The action of a negative allosteric modulator at the dopamine D(2) receptor is dependent upon sodium ions.

Sodium ions (Na(+)) allosterically modulate the binding of orthosteric agonists and antagonists to many class A G protein-coupled receptors, including the dopamine D(2) receptor (D(2)R). Experimental and computational evidences have revealed that this effect is mediated by the binding of Na(+) to a conserved site located beneath the orthosteric binding site (OBS).
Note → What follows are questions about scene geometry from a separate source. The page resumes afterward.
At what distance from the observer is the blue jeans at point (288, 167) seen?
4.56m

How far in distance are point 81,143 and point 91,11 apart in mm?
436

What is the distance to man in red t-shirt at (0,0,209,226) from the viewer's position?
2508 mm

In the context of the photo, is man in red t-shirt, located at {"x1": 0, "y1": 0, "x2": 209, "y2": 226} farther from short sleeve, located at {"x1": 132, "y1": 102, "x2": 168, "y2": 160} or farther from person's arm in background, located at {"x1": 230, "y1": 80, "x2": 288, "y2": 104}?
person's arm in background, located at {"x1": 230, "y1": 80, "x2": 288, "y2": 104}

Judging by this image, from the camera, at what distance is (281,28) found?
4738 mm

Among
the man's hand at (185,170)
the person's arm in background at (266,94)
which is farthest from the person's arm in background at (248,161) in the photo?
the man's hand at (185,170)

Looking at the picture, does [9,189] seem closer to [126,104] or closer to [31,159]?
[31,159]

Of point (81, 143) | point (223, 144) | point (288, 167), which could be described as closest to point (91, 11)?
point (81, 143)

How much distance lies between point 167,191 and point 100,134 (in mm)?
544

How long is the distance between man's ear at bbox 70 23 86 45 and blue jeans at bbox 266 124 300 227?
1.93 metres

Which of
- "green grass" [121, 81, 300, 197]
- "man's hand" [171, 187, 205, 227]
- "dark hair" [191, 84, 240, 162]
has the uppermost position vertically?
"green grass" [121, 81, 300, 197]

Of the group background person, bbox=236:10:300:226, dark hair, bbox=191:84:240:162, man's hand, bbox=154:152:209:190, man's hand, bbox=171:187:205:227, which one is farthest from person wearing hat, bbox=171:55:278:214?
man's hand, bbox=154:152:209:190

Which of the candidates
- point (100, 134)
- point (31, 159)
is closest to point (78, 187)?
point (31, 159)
SB269652 acts as a negative allosteric modulator (NAM) of the D(2)R that adopts an extended bitopic pose, in which the tetrahydroisoquinoline moiety interacts with the OBS and the indole-2-carboxamide moiety occupies a secondary binding pocket (SBP). In this study, we find that the presence of a Na(+) within the conserved Na(+)-binding pocket is required for the action of SB269652. Using fragments of SB269652 and novel full-length analogues, we show that Na(+) is required for the high affinity binding of the tetrahydroisoquinoline moiety within the OBS, and that the interaction of the indole-2-carboxamide moiety with the SBP determines the degree of Na(+)-sensitivity. Thus, we extend our understanding of the mode of action of this novel class of NAM by showing it acts synergistically with Na(+) to modulate the binding of orthosteric ligands at the D(2)R, providing opportunities for fine-tuning of modulatory effects in future allosteric drug design efforts.